This week I was reminded why I was so fervently backing John Kerry for President. In a Washington Post article, Juliet Eilperin details how the Bush Administration is fighting off the scientists and their warnings about global warming.

State Department representatives have argued that the group, which has spent four years examining Arctic climate fluctuations, lacks the evidence to prepare detailed policy proposals.

So to grasp every loose nickel and dime for the energy industry, the Bush Administration is putting our (and their) children's inheritance at risk. There can be no other possible explanation, because we haven't seen the bar so high for evidentiary acceptability since the heyday of the tobacco industry.

And to super size their hypocrisy, the Administration claims that it opposes cutting carbon emissions "because it will cost jobs." Now the outsourcing apologists are "worrying" about jobs.

And of course this is another issue where Bush is way out of step with the rest of the world and doesn't seem to give a rat's ass.

Some council participants have begun to grumble about U.S. resistance to articulating a global climate policy.
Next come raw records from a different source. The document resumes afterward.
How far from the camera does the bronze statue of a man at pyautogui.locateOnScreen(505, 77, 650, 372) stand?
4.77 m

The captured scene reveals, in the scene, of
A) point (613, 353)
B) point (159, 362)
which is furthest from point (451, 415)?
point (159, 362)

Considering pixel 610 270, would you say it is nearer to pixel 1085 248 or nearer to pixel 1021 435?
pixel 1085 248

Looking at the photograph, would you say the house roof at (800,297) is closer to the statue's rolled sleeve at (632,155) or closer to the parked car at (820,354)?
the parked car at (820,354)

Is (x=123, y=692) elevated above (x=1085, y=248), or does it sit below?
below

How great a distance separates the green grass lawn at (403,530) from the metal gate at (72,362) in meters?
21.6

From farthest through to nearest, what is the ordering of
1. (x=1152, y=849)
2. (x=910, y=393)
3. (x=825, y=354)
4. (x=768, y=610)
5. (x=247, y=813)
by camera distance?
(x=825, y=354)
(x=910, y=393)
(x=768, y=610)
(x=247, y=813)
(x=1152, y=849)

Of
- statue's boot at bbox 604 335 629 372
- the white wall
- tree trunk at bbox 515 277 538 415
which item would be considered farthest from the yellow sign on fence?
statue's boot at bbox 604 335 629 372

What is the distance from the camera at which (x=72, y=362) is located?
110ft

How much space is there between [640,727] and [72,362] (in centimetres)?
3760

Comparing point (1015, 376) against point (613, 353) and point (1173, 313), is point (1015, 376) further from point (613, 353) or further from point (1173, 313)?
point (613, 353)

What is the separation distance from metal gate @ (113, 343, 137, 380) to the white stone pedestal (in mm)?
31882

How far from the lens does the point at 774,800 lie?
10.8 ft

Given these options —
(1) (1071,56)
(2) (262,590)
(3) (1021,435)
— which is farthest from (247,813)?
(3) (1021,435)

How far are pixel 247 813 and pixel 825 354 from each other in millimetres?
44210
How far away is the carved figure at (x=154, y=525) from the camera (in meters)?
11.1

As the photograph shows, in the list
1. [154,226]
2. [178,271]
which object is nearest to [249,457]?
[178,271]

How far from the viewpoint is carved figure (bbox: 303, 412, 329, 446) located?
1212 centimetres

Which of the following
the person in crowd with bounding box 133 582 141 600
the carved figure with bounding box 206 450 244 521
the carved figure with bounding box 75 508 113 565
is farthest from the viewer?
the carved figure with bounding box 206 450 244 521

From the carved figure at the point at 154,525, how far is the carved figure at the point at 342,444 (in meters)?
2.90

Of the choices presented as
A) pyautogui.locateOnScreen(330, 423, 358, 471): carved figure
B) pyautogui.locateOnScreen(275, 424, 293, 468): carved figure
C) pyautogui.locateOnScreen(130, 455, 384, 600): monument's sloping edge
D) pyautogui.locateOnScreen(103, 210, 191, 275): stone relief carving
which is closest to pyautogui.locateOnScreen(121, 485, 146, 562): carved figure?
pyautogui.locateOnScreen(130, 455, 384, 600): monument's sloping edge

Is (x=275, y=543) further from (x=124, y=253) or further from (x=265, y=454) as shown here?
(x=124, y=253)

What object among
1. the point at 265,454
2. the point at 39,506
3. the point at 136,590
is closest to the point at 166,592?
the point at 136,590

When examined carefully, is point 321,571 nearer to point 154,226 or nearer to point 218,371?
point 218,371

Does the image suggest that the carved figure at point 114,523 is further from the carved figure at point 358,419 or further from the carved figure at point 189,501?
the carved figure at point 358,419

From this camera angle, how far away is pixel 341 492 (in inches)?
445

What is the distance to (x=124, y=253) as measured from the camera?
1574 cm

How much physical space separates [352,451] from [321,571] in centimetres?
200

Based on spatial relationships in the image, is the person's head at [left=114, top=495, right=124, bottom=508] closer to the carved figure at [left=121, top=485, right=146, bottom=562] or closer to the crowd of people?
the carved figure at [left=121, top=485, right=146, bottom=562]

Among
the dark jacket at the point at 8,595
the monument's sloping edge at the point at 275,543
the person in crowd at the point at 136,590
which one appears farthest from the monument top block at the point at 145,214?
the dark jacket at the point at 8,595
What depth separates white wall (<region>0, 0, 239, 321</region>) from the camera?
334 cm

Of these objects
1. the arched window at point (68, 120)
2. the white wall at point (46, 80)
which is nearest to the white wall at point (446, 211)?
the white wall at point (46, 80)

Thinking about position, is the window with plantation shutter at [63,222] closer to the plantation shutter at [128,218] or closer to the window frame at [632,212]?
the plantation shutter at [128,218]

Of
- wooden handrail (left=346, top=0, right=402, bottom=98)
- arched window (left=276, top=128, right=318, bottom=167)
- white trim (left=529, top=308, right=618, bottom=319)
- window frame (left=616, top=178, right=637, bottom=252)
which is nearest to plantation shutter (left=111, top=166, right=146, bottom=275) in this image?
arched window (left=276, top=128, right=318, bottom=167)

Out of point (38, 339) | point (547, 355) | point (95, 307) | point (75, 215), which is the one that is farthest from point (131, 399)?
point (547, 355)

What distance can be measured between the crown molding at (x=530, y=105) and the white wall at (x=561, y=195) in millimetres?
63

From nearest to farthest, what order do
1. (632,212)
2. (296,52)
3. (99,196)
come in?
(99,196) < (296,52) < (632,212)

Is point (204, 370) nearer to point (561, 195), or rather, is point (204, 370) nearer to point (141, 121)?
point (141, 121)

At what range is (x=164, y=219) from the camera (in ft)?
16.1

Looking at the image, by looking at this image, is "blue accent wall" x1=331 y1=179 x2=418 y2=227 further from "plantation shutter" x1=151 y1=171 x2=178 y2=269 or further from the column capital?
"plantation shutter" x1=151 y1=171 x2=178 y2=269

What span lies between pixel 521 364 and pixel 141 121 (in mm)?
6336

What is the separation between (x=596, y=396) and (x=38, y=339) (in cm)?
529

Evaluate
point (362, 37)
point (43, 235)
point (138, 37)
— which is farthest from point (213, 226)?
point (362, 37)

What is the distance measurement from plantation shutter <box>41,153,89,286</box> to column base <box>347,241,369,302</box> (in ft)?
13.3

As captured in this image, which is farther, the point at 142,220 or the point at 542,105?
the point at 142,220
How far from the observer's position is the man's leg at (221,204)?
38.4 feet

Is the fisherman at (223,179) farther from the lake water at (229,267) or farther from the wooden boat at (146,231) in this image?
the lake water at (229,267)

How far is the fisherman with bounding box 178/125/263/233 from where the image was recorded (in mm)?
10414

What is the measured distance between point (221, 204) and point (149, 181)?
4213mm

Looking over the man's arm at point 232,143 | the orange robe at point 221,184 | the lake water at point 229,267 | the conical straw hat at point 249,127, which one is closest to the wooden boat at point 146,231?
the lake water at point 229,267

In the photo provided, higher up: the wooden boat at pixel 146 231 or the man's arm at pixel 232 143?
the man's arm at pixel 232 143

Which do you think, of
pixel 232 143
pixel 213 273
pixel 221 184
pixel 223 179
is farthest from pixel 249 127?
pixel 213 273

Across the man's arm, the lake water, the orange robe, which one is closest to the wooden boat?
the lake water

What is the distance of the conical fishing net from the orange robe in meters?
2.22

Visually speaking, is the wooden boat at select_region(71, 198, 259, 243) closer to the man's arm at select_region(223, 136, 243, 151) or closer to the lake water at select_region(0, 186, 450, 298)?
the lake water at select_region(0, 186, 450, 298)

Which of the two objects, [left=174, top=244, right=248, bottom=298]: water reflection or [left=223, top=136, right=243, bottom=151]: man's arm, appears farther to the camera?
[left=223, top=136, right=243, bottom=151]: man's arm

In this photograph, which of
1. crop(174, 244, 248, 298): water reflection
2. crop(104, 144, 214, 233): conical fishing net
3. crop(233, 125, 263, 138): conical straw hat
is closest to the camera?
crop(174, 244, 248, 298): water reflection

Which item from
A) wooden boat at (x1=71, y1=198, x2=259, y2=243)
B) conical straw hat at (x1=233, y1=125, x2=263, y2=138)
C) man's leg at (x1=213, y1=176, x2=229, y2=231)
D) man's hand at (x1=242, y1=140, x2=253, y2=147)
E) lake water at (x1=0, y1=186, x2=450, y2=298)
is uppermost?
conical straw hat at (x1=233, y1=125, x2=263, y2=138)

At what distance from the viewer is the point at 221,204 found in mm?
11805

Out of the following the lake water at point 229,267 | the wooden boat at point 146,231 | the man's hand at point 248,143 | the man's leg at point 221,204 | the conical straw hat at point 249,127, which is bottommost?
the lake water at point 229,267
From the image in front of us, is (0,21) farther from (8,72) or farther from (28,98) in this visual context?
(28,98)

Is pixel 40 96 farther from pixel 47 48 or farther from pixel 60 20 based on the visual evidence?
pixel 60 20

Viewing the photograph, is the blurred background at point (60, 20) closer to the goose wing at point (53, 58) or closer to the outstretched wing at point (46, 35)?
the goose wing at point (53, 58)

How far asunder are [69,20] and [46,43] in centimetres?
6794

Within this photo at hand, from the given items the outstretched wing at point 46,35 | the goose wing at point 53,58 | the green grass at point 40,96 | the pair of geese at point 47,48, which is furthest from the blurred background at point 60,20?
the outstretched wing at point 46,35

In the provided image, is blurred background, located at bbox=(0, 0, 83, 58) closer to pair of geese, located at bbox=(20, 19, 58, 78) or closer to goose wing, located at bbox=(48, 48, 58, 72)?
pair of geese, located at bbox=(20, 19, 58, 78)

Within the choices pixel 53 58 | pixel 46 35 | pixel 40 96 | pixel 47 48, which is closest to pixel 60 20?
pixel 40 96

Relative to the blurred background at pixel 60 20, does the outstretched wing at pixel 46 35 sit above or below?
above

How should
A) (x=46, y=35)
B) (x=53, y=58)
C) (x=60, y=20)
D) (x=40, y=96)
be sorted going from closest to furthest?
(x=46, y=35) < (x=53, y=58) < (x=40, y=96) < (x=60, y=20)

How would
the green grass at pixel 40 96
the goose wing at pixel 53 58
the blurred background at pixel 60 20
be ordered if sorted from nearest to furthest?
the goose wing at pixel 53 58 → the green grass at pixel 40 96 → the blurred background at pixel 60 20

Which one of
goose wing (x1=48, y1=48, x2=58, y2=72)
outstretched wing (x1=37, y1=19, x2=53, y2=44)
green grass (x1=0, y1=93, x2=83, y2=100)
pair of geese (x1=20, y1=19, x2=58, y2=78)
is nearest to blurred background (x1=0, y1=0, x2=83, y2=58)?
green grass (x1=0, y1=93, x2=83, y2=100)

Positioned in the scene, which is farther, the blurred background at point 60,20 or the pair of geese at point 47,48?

One European negotiator said the administration is trying to "sidetrack the whole process so it is not confronted with the question, 'Do you believe in climate change, or don't you?' " He added that while the other member nations will try to press the United States on the matter in the final talks, "I cannot see any solution to this unless [the administration] clearly changes its position."

And there's not a snowball in the arctic's chance of the Administration changing their attitudes about this issue as long as the energy industry is heavily funding Republican campaigns, as long as the top echelon of the Administration are energy industry veterans and likely returnees and as long as the American public is transfixed by gay marriage and school prayer and seemingly blind to the substantive issues facing the country.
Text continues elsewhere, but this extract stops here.